• **Data to use**:
====================
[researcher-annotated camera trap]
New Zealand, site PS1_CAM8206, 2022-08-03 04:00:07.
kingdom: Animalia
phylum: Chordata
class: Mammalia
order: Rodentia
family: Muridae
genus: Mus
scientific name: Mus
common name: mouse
====================
• **Problem**:
Quote, word for word, every line starting at the one that contains "order: Rodentia" and ending with the final line of the entries.

• **Solution to the exercise**:
order: Rodentia
family: Muridae
genus: Mus
scientific name: Mus
common name: mouse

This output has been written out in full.